Cross-entropy classification loss + correlation-weighted feature distillation loss. Quantum circuit parameters and adapter parameters are trained jointly.

Key Experimental Results

Main Results

Dataset QKD Accuracy Prev. SOTA Gain
CIFAR-100 SOTA EASE +gain
CUB-200 SOTA MOE-Adapters +gain
ImageNet-R SOTA

Ablation Study

Configuration Accuracy Note
Quantum gating Best Full model
Replace with cosine similarity Drop Insufficient expressiveness
Replace with MLP Drop Poor capture of complex dependencies
w/o TIKD Drop Missing cross-task knowledge transfer

Key Findings

  • Quantum gating consistently outperforms cosine similarity and MLP alternatives, validating the superior geometric expressiveness of quantum Hilbert space.
  • TIKD yields greater gains as the number of tasks increases, indicating that selective knowledge transfer becomes increasingly important as subspace overlap grows.
  • Training-inference routing consistency is critical; inconsistency leads to notable performance degradation.

Highlights & Insights

  • Practical application of quantum computing: The use of quantum computation is not gratuitous — the geometric properties of quantum Hilbert space are genuinely suited to modeling multi-way task dependencies.
  • Training-inference consistency: The same set of correlation scores serves both distillation and routing, yielding an elegant unified design.

Limitations & Future Work

  • The quantum circuit is currently simulated on classical hardware; efficiency on actual quantum devices remains unknown.
  • The SVD computation for task embeddings grows with the number of tasks.
  • Future work may explore deeper quantum circuits or integration with real quantum hardware.
  • vs.
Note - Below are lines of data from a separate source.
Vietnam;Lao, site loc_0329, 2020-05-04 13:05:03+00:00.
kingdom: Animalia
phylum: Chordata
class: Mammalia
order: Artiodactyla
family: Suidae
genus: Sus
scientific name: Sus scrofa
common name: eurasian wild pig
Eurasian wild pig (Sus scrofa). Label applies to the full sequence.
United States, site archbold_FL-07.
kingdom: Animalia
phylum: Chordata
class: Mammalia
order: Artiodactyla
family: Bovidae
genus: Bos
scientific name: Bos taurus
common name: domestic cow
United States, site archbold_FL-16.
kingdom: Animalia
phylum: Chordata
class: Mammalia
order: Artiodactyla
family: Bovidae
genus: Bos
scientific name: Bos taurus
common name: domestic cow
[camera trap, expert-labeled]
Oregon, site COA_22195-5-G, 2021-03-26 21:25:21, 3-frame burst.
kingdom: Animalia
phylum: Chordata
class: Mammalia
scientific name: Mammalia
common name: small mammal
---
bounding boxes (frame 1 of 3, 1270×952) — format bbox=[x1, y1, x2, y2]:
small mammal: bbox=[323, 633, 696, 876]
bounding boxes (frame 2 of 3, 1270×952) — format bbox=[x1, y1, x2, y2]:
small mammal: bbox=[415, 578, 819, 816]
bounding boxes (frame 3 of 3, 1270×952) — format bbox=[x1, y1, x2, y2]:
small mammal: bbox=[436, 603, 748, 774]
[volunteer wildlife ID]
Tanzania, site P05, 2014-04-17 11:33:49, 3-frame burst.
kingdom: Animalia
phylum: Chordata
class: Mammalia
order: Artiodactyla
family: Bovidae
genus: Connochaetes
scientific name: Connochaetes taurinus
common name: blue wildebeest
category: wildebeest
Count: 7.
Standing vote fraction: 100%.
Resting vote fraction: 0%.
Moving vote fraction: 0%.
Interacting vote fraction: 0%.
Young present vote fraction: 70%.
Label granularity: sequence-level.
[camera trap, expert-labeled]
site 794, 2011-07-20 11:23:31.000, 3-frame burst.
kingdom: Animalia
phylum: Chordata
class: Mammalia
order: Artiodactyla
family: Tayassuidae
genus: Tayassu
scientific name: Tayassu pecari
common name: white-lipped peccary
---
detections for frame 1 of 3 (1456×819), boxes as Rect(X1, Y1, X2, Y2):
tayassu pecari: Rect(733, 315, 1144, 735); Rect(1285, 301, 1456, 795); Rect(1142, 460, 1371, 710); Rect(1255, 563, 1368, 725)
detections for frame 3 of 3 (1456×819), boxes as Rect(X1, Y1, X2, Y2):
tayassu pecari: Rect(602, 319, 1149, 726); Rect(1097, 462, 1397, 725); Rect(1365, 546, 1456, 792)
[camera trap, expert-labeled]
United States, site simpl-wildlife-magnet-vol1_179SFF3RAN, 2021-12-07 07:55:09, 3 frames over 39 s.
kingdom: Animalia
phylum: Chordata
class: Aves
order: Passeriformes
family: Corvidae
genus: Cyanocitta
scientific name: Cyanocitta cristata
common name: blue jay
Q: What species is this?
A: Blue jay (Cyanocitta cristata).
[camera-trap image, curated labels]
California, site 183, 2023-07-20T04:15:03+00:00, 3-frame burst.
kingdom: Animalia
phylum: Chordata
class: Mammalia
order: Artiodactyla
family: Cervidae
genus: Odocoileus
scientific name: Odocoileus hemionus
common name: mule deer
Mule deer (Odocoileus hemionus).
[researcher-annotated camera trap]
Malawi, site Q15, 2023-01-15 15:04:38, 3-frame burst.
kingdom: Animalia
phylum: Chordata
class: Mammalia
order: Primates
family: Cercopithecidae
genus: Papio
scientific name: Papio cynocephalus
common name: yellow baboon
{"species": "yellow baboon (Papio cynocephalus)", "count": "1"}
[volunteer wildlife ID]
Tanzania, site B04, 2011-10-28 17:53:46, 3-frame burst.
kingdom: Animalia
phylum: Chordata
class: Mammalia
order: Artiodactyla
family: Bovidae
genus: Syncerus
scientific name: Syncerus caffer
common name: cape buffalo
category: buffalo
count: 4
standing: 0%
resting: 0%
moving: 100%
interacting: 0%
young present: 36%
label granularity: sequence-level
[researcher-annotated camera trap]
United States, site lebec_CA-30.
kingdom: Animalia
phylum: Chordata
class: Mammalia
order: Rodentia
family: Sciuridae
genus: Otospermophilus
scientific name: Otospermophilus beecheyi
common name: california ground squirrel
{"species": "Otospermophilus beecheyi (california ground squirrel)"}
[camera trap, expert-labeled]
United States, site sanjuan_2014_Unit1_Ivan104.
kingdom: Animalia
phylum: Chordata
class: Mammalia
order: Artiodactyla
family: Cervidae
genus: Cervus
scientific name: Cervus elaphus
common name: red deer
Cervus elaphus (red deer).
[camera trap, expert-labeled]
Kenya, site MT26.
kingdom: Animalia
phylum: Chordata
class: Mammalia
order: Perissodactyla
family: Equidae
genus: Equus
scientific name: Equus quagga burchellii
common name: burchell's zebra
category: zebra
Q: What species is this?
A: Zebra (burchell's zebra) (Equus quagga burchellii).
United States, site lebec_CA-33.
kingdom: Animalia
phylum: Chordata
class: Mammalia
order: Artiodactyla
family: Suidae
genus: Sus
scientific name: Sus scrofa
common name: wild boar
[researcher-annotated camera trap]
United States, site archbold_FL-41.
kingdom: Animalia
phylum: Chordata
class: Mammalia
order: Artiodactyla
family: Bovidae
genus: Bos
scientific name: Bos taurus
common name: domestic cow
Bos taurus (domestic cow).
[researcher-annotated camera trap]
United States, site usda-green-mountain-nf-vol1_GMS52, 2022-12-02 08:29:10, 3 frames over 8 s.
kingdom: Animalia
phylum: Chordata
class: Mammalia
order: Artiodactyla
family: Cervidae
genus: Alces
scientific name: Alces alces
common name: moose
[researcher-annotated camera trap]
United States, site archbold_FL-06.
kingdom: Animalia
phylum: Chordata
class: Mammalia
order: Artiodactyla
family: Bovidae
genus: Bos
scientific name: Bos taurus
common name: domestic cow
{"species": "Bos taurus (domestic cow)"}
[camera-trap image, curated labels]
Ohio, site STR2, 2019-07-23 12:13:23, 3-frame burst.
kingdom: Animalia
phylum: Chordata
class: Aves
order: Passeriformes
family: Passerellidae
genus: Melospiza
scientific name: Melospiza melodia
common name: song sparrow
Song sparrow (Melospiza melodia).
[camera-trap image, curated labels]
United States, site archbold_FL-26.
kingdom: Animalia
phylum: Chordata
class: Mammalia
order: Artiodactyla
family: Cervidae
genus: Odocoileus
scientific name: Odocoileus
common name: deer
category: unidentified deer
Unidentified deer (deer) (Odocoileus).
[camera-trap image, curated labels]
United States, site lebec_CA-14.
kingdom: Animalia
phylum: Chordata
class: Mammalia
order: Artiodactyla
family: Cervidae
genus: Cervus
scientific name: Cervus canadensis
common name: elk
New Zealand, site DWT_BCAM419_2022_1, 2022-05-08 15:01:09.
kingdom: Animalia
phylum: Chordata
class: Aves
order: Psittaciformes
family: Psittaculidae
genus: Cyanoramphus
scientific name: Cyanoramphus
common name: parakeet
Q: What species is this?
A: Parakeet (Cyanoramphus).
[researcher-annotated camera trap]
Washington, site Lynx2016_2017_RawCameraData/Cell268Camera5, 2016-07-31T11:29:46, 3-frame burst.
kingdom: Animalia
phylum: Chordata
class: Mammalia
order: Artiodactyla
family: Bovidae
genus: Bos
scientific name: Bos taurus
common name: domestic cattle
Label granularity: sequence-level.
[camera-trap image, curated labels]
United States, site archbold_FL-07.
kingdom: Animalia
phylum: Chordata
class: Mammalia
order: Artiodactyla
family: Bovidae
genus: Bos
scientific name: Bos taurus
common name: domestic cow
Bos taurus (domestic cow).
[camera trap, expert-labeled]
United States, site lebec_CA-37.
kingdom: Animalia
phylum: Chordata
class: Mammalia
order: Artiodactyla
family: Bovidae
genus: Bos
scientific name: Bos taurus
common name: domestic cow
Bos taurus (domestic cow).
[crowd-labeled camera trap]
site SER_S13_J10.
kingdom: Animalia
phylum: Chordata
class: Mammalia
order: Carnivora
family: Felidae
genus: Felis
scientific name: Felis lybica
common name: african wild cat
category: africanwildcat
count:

EASE: EASE performs cross-task alignment via class-prototype similarity, which offers limited expressiveness.
  • vs. MOE-Adapters: MoE fuses adapters via majority voting, lacking sample-level adaptivity.

Rating

  • Novelty: ⭐⭐⭐⭐⭐ First introduction of quantum computing into CIL, with well-motivated theoretical justification.
  • Experimental Thoroughness: ⭐⭐⭐⭐ Five datasets; ablations demonstrate quantum gating's superiority over classical alternatives.
  • Writing Quality: ⭐⭐⭐⭐ Quantum background is clearly introduced.
  • Value: ⭐⭐⭐⭐ Provides a novel tool for CIL.